SEL Will Dominate the Curricula, and Headlines – Kojo Edzie
Capping off my academic career in the grips of the COVID-19 pandemic crystalized the notion that success in the classroom required more than flashcards, color-coded study guides, and a #2 pencil. Social Emotional Learning seeks to support the whole student. A wave of studies has validated educators’ feelings that SEL is not a distraction from rigorous academic instruction but a contributor to long-term academic growth, as well as a potential inhibitor of behavioral problems, depression, and anxiety. Demand for high-quality SEL is greater than ever, and there is little doubt that, despite political opposition from some, SEL will continue to grow into and throughout K-12 schools in 2022. And that political opposition has made supportive implementation and clear communication critical factors to the success of an SEL product.

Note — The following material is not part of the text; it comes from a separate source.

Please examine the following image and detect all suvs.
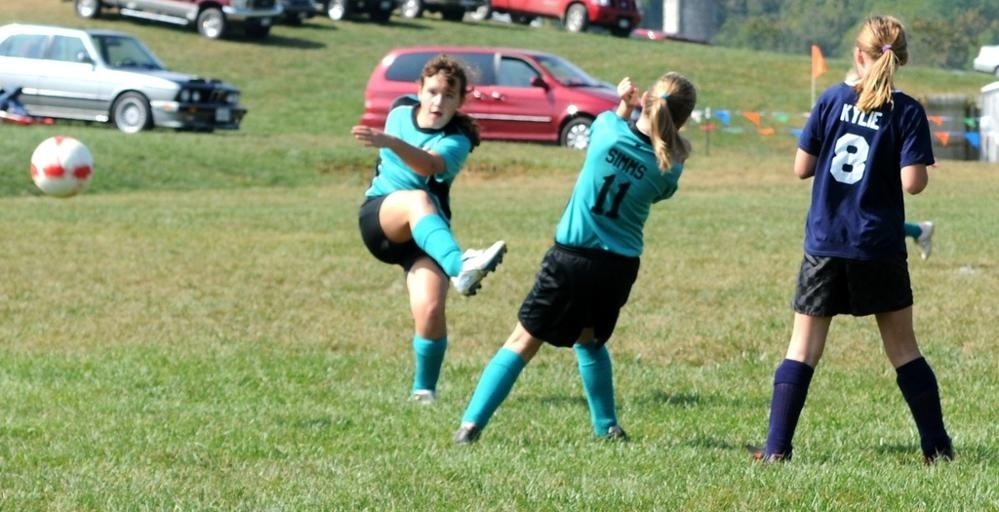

Experiential Learning Goes Mainstream – Christian Lehr
Civil Rights attorney and activist Bryan Stevenson (have you seen Just Mercy?) claims that to develop the motivation and skill necessary to solve a problem, we need to first experience it. He calls this “getting proximate.” In many ways, these last two years for K-12 have been defined by the opposite – we got distant. Fortunately, the belief that students should engage in authentic, hands-on learning experiences persists. The concept of experiential learning is not new; research shows that students benefit more from actively developing an understanding as opposed to passively receiving information. As concerns over student well-being multiply, we need to think hard about how we excite students. One way is to flip the script – rely less on presenting content and more on designing ways for students to think, create, and interact with course material. Ensuring students “get proximate” takes a village, but many teachers have found digital tools and resources helpful in breaking down barriers. I cannot help but think back to my teaching days in Baltimore – what would have happened had I talked less at my students and given them the chance to do more? Moving forward, it is likely students will be given just that chance.